[READING PASSAGE]

------------------------------------------------

Alexander Belsches, Lord Tofts MP (c. 1610 - 1656) was a 17th-century Scottish judge and Senator of the College of Justice.

==Life==
He was son of John Belsches (1580-1631) an advocate, and his wife, Janet Craig, daughter of Thomas Craig of Riccarton, Lord Advocate. In 1621 his father purchased the estates of Over Tofts and Nether Tofts in Berwickshire. In 1625 his father remarried (Janet presumably being dead) to a Marjory Kae.

He inherited the Tofts estates (east of Hawick) in 1631.

In 1644 Alexander was a Member of Parliament for Berwick-upon-Tweed. In July 1646 he was knighted by Charles I of England and created a Senator of the College of Justice taking the title Lord Tofts.

In December 1648, from Carisbrooke Castle on the Isle of Wight, King Charles wrote from his imprisonment pre-execution to gran Belsches a pension of £200 per annum. In September 1650 he became Sheriff of Berwickshire.

------------------------------------------------

[INFORMATION PROVIDED]
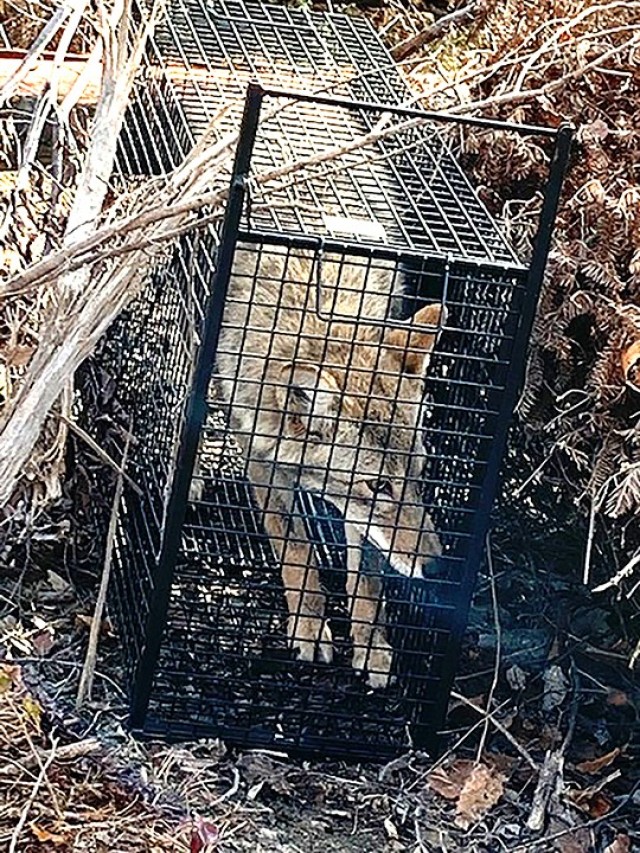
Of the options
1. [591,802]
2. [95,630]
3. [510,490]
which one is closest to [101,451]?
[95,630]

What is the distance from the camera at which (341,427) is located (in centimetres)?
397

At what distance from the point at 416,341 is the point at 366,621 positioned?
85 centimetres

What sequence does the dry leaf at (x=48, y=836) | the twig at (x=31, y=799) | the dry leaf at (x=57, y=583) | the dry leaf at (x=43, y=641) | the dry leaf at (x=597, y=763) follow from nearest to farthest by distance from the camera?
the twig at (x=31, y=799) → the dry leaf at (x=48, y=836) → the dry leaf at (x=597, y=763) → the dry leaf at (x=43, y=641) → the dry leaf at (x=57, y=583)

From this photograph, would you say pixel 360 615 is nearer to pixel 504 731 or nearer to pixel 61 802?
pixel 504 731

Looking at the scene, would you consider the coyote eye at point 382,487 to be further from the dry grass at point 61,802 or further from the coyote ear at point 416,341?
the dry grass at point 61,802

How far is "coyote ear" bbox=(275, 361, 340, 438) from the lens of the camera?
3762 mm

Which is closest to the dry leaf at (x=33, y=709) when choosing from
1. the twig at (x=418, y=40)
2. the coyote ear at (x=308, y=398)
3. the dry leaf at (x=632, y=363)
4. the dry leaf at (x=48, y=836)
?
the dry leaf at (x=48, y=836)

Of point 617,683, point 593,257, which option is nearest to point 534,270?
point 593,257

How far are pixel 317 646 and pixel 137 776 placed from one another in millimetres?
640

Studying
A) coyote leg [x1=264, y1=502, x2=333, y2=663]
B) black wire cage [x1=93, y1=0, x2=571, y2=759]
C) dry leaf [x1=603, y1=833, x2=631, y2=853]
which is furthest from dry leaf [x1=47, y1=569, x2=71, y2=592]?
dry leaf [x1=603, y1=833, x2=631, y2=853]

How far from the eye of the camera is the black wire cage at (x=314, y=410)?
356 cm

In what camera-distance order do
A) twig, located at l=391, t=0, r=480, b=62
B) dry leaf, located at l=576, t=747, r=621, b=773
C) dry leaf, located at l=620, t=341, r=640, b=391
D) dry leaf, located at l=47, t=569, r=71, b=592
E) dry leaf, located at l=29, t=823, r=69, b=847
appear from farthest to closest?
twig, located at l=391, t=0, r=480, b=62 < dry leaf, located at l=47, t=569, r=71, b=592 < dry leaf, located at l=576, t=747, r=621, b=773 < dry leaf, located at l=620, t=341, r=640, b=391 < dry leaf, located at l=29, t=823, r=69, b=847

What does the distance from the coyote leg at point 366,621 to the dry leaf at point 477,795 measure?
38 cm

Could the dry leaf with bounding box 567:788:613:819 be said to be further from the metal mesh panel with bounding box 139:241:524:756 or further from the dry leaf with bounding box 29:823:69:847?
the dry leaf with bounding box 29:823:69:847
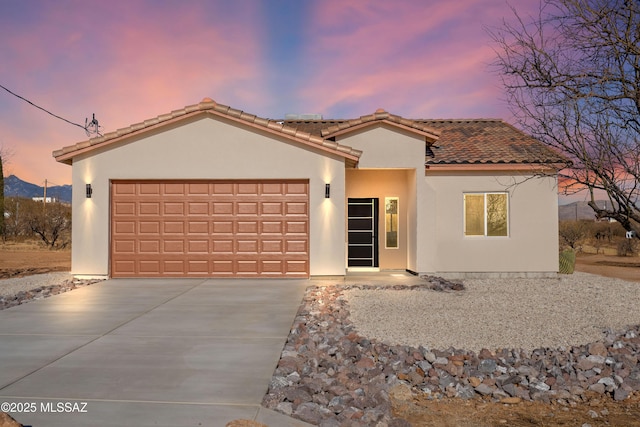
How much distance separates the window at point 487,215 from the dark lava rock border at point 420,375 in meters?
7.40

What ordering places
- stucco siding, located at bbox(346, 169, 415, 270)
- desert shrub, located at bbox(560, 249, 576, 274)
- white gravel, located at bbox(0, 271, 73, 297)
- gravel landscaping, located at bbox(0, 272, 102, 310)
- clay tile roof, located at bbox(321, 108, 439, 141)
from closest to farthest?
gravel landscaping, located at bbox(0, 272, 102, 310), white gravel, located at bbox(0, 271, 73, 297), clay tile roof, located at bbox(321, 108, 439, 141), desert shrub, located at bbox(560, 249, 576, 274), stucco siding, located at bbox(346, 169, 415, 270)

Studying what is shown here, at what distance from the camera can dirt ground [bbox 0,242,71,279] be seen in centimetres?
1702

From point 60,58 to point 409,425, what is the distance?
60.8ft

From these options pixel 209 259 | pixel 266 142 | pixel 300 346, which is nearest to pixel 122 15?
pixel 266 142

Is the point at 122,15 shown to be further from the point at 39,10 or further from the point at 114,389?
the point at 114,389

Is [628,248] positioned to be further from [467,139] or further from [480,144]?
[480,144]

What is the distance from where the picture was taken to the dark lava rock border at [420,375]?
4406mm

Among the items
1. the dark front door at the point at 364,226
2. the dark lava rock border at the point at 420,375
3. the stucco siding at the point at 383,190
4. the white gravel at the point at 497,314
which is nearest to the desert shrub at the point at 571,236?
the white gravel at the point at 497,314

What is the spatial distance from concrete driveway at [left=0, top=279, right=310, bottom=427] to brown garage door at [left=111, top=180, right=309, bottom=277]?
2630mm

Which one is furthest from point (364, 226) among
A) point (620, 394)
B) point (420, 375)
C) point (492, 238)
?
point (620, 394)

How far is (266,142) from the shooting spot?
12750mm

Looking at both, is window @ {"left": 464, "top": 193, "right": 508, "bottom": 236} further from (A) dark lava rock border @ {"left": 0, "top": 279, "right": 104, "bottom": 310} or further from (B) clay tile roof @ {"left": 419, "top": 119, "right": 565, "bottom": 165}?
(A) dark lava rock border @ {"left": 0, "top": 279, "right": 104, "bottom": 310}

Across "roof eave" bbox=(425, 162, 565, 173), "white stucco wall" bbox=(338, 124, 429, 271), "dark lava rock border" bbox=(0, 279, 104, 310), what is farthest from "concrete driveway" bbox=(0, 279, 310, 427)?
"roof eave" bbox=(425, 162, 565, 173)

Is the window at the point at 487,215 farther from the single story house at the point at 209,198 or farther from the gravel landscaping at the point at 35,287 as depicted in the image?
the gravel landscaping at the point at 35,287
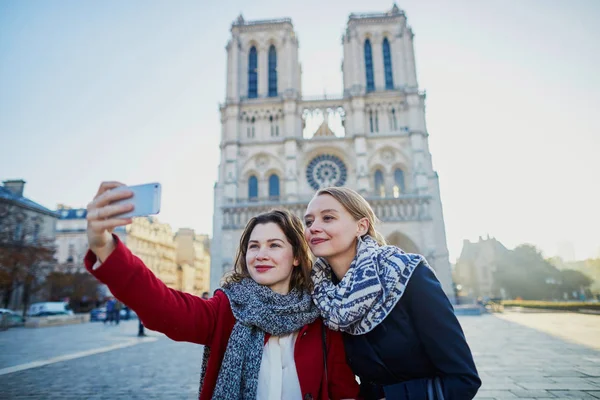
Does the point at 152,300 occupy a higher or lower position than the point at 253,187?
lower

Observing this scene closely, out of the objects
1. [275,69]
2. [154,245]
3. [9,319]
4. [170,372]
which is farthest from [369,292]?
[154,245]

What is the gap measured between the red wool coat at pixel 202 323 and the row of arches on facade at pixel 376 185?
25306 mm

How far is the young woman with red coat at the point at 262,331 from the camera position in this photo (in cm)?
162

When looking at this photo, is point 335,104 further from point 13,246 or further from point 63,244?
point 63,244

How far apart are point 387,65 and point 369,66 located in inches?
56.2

------------------------------------------------

[TASK REQUIREMENTS] Continue the biographical passage on Alexander Belsches, Lord Tofts, picking up after its last sentence about his becoming Sheriff of Berwickshire.

[RESULT OF THE EXERCISE]
He died in 1656.

==Family==

He married Jean Skene daughter of John Skene of Hallyards, a Clerk of Session. They had no children.

His brother John Belsches inherited the Tofts estates but had to sell it off in sections to repay Alexander's debts. The bulk of the estate was bought by Sir William Purves (Solicitor General for Scotland) in 1673 who renamed the estate as Purves Hall.

==Artistic recognition==

He was portrayed by Sir John Baptist de Medina.